Everything from the line with "Given the image, does" through the last line of the records below should be copied exactly, both ends included.

** GIVEN RECORDS **
■ ■ ■ ■ ■
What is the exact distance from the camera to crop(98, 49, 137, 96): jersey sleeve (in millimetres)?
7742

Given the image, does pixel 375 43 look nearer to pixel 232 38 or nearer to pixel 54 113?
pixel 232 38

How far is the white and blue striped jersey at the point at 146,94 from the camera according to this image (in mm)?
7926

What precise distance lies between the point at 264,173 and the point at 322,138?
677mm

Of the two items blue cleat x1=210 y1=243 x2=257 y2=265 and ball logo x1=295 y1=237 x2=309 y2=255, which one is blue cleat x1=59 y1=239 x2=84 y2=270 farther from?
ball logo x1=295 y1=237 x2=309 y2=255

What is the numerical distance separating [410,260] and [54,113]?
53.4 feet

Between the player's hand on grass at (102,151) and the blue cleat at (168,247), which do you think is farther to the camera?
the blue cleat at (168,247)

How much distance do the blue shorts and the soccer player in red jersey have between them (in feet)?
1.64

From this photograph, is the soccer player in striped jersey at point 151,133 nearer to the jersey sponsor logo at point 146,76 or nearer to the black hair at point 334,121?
■ ■ ■ ■ ■
** WRITTEN ANSWER **
Given the image, does pixel 375 43 look nearer to pixel 232 38 or nearer to pixel 54 113?
pixel 232 38

How far is the white and blue striped jersey at the point at 146,94 from the camera according to this image (in mm)?
7926

What precise distance lies between the point at 264,173 and the point at 322,138?
677mm

Of the two items blue cleat x1=210 y1=243 x2=257 y2=265 and ball logo x1=295 y1=237 x2=309 y2=255, which one is blue cleat x1=59 y1=239 x2=84 y2=270 farther from?
ball logo x1=295 y1=237 x2=309 y2=255

What is the numerical distance separating [410,260] and [54,113]?
53.4 feet

Between the player's hand on grass at (102,151) and the blue cleat at (168,247), which do you think is farther to the camera?
the blue cleat at (168,247)

How much distance do the blue shorts and the soccer player in red jersey have between them (in feet)?
1.64

From this photograph, is the soccer player in striped jersey at point 151,133 nearer to the jersey sponsor logo at point 146,76 or nearer to the black hair at point 334,121?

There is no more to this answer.